◆ Written request ◆
Reproduce all of the records below word for word, leaving the pictures out of your copy.

### Records for this exercise

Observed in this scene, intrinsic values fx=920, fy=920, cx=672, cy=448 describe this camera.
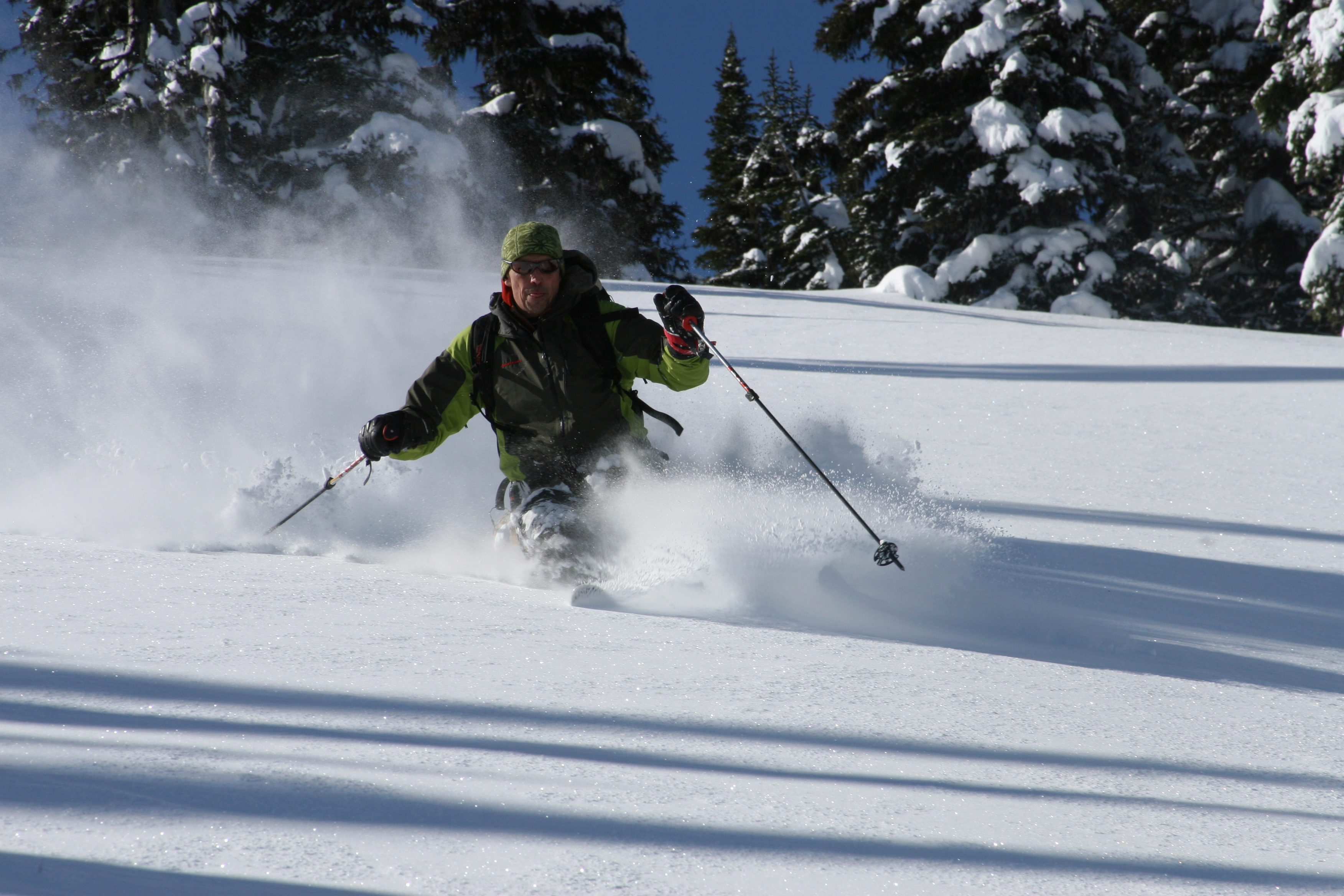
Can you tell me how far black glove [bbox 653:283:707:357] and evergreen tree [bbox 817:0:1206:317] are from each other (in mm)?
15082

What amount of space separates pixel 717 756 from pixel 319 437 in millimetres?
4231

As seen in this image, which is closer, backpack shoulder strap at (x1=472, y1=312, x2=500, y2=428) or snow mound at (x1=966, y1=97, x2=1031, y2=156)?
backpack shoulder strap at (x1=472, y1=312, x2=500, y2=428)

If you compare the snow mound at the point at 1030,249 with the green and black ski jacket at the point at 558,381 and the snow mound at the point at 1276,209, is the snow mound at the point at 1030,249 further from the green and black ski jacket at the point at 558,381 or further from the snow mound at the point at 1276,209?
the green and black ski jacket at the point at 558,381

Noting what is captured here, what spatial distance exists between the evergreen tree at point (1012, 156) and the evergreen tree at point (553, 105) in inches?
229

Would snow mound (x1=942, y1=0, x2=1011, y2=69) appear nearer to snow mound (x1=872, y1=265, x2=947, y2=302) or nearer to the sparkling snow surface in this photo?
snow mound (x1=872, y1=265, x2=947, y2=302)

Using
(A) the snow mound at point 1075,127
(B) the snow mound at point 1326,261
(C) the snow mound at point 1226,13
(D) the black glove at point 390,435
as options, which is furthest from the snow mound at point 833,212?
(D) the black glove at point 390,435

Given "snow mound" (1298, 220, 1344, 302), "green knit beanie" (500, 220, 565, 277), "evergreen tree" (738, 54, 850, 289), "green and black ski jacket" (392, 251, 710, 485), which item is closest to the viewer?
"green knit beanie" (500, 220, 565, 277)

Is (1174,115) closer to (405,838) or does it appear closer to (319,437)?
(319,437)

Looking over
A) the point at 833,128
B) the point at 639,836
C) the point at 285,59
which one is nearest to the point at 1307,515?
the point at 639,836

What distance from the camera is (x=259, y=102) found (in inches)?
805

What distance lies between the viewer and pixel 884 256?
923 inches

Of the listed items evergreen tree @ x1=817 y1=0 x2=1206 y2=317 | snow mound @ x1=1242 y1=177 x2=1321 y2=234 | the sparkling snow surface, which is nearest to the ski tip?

######

◆ Response ◆
Observed in this scene, intrinsic values fx=920, fy=920, cx=672, cy=448 describe this camera.
Can you tell me how far black glove [bbox 653:283:707:357] and evergreen tree [bbox 817:0:1206:317] are from each other (in mm)?
15082

What amount of space separates pixel 717 756 from pixel 319 437 in millimetres?
4231

As seen in this image, which is closer, backpack shoulder strap at (x1=472, y1=312, x2=500, y2=428) or snow mound at (x1=966, y1=97, x2=1031, y2=156)?
backpack shoulder strap at (x1=472, y1=312, x2=500, y2=428)

If you compare the snow mound at the point at 1030,249 with the green and black ski jacket at the point at 558,381 and the snow mound at the point at 1276,209, is the snow mound at the point at 1030,249 further from the green and black ski jacket at the point at 558,381 or further from the snow mound at the point at 1276,209?
the green and black ski jacket at the point at 558,381

Noting what is captured here, what spatial distance exists between the evergreen tree at point (1012, 156) and the evergreen tree at point (553, 105) in inches?
229

Would snow mound (x1=942, y1=0, x2=1011, y2=69) appear nearer to snow mound (x1=872, y1=265, x2=947, y2=302) or nearer to the sparkling snow surface in this photo?
snow mound (x1=872, y1=265, x2=947, y2=302)

Using
(A) the snow mound at point 1075,127
(B) the snow mound at point 1326,261
(C) the snow mound at point 1226,13
(D) the black glove at point 390,435
as options, which is furthest from the snow mound at point 833,212?
(D) the black glove at point 390,435

Given "snow mound" (1298, 220, 1344, 302), "green knit beanie" (500, 220, 565, 277), "evergreen tree" (738, 54, 850, 289), "green and black ski jacket" (392, 251, 710, 485), which item is closest to the viewer?
"green knit beanie" (500, 220, 565, 277)

Is (1174,115) closer to (405,838) or does it appear closer to (319,437)?
(319,437)

Looking over
A) the point at 833,128
B) the point at 639,836
C) the point at 285,59
which one is nearest to the point at 1307,515?
the point at 639,836

What distance from the camera is (x=259, y=102) found (in inches)?
805

What distance lies between the viewer and pixel 884 256?
923 inches

Of the listed items evergreen tree @ x1=817 y1=0 x2=1206 y2=317 | snow mound @ x1=1242 y1=177 x2=1321 y2=234 | the sparkling snow surface, which is nearest to the ski tip?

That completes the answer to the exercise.